In deze zaak gaat het om een beroep tegen het eindoordeel van de periodieke preventieve toetsing van de accountantspraktijk van appellant, die in eerste instantie door de Raad voor Toezicht als onvoldoende werd beoordeeld. De Raad had vastgesteld dat het interne stelsel van kwaliteitsbeheersing niet voldeed aan de eisen en had appellant een termijn gegeven om een verbeterplan in te dienen. Appellant heeft bezwaar aangetekend tegen dit besluit, maar dit werd ongegrond verklaard door verweerder, de Nederlandse beroepsorganisatie van accountants (NBA). Appellant heeft vervolgens beroep ingesteld bij het College van Beroep voor het bedrijfsleven.
Tijdens de zitting op 11 juni 2015 heeft appellant zijn standpunt toegelicht, waarbij hij aanvoerde dat de toetsing onzorgvuldig was verlopen.
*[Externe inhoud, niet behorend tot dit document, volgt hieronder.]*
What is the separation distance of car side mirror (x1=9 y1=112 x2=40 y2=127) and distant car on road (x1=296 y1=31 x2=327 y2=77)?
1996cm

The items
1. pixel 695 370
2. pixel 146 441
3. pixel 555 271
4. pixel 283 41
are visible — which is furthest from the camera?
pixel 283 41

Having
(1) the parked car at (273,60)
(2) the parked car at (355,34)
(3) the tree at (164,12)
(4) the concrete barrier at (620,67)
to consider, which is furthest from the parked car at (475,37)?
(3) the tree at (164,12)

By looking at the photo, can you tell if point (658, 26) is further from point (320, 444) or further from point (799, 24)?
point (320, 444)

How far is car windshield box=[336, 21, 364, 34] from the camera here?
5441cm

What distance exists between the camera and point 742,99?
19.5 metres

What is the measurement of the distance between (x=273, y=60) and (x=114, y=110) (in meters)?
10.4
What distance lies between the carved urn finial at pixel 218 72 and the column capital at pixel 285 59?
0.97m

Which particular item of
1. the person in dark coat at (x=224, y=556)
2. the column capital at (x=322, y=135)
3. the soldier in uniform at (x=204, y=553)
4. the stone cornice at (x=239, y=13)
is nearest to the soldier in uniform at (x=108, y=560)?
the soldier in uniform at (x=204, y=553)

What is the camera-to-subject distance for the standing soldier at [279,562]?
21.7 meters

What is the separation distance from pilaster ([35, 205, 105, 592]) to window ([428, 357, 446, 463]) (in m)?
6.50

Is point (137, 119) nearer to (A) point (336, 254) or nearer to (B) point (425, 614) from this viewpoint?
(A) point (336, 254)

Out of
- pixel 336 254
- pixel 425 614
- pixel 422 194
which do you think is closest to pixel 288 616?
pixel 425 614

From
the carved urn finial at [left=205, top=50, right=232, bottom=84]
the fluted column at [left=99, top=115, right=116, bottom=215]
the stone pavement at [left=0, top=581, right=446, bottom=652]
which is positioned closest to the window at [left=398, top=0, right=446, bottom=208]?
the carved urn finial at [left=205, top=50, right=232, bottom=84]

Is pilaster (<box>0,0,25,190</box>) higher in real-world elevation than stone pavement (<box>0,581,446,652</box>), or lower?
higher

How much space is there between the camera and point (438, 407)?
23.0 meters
Hij stelde dat er slechts drie dossiers waren getoetst in plaats van vier, wat volgens hem een onvolledig beeld van zijn praktijk gaf. Appellant voerde ook aan dat de toetsers ten onrechte tot de conclusie waren gekomen dat de bijzondere controleopdracht niet voldeed aan de gestelde eisen. Het College heeft vastgesteld dat de toetsingsdag niet geheel volgens de richtlijnen van het handboek was verlopen, maar oordeelde dat dit niet automatisch betekende dat verweerder niet op basis van de bevindingen van de toetsers tot een eindoordeel had kunnen komen.
Het College concludeert echter dat het bestreden besluit onvoldoende draagkrachtig was gemotiveerd, vooral omdat verweerder niet inhoudelijk was ingegaan op het rapport van de contra-expert. Het College heeft het beroep gegrond verklaard, het bestreden besluit vernietigd en verweerder opgedragen binnen zes weken een nieuw besluit te nemen, waarbij ook de proceskosten van appellant worden vergoed.